(Spatial data with pictures)
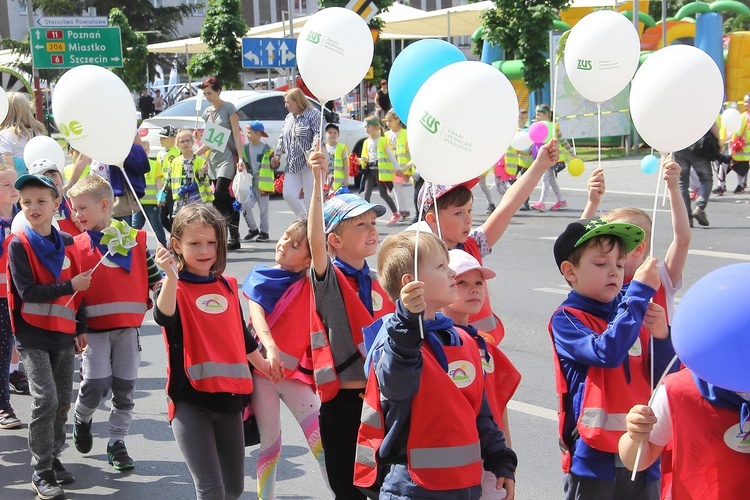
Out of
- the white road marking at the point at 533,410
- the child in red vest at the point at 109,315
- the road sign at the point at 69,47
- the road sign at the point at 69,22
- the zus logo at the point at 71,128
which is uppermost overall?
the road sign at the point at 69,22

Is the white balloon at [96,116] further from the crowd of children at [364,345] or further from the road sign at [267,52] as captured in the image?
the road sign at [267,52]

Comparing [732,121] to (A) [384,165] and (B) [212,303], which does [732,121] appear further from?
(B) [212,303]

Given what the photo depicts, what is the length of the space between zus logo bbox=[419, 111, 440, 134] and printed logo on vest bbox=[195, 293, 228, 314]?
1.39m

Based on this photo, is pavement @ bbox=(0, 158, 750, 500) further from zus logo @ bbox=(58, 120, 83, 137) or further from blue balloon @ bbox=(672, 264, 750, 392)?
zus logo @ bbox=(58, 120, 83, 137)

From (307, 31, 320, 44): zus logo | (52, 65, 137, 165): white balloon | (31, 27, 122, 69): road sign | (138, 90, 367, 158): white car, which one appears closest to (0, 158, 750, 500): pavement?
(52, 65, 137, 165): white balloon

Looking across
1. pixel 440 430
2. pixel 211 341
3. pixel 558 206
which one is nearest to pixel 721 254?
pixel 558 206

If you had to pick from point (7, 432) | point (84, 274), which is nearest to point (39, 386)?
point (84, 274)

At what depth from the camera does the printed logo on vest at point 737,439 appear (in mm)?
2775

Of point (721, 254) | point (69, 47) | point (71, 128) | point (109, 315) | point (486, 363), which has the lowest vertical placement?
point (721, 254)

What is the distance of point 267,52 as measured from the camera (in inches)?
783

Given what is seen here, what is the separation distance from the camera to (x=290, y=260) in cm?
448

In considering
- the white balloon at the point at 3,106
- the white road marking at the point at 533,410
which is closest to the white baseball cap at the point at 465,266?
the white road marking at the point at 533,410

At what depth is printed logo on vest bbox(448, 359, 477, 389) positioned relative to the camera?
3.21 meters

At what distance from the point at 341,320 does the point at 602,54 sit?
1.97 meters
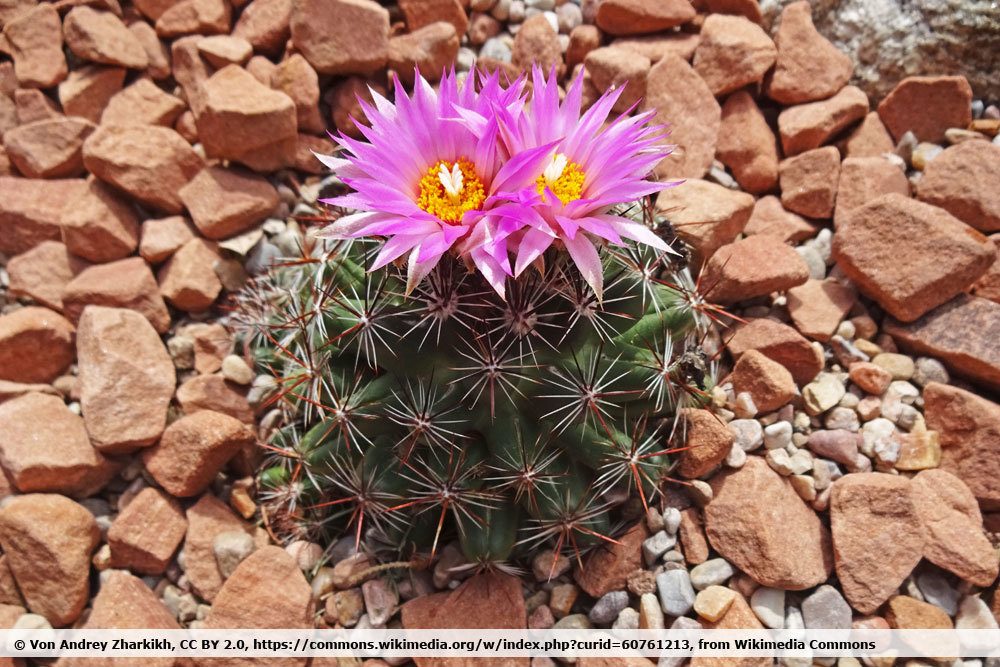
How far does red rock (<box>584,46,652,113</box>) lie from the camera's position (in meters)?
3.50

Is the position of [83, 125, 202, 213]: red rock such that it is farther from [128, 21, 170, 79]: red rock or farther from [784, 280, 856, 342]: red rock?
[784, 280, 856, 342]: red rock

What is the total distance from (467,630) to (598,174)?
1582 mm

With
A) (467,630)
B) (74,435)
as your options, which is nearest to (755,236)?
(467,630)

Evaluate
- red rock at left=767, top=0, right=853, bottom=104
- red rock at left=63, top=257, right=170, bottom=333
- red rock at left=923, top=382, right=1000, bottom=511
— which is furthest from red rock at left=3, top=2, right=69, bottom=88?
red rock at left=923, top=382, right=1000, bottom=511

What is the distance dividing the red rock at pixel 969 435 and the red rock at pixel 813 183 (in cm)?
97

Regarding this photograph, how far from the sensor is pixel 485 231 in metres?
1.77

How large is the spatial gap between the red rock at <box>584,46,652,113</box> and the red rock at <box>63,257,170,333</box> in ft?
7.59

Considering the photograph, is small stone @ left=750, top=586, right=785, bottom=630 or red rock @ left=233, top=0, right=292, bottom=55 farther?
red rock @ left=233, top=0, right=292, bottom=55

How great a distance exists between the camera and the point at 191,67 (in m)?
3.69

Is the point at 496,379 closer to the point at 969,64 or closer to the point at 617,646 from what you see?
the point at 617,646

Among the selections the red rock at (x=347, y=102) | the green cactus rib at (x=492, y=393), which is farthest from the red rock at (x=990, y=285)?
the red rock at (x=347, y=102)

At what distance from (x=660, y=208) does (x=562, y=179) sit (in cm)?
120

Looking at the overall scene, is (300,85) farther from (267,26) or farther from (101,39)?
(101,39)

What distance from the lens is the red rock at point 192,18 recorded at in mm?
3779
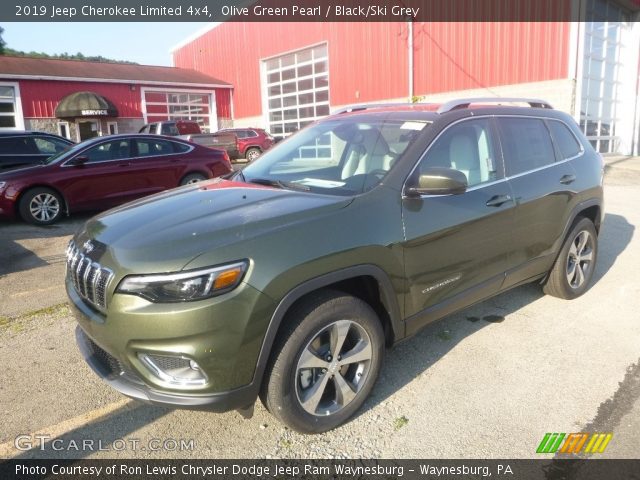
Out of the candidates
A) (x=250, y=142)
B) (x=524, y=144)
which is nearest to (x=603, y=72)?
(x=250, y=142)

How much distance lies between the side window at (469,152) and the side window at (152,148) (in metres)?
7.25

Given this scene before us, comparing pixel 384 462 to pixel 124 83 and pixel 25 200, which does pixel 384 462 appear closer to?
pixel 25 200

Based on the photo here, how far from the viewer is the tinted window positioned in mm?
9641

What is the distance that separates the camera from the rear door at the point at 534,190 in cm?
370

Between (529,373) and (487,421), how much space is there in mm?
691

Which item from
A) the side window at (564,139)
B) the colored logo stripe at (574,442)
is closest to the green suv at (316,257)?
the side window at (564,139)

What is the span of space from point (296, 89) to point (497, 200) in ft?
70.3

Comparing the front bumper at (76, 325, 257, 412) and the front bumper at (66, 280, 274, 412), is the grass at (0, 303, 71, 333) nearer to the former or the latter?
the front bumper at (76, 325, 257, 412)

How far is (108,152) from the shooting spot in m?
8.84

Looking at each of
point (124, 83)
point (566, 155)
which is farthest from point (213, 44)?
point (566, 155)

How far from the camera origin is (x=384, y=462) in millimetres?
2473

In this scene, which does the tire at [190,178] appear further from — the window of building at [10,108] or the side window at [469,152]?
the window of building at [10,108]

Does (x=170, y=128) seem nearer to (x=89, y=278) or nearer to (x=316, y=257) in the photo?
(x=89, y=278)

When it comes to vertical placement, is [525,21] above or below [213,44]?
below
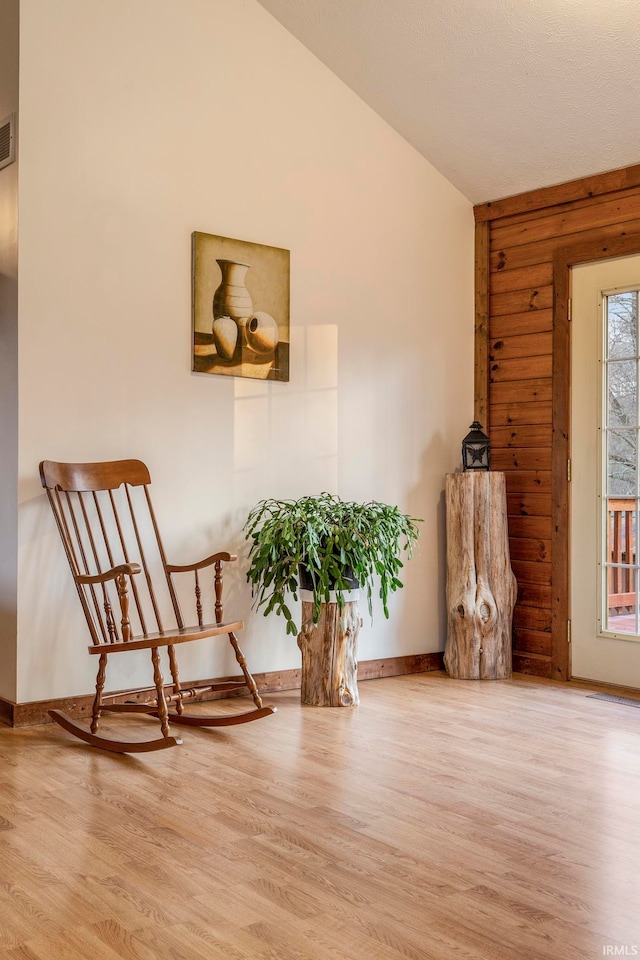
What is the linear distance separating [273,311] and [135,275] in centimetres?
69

Task to complete: Put each line of the listing, beginning with the line that contains "Does (x=170, y=128)" and continuing through the end of the listing, into a Markdown table with the columns Row and Line. Skip blank lines and leave the pictures out.

Expected output:
| Row | Line |
|---|---|
| 1 | Does (x=170, y=128) seem nearer to (x=89, y=278) or nearer to (x=316, y=257) in the photo? |
| 2 | (x=89, y=278) |
| 3 | When it comes to vertical placement, is [525,21] above or below [213,44]? |
| 4 | below |
| 5 | What is the linear distance separating [273,311] and [135,275] in centimetres? |
| 6 | 69 |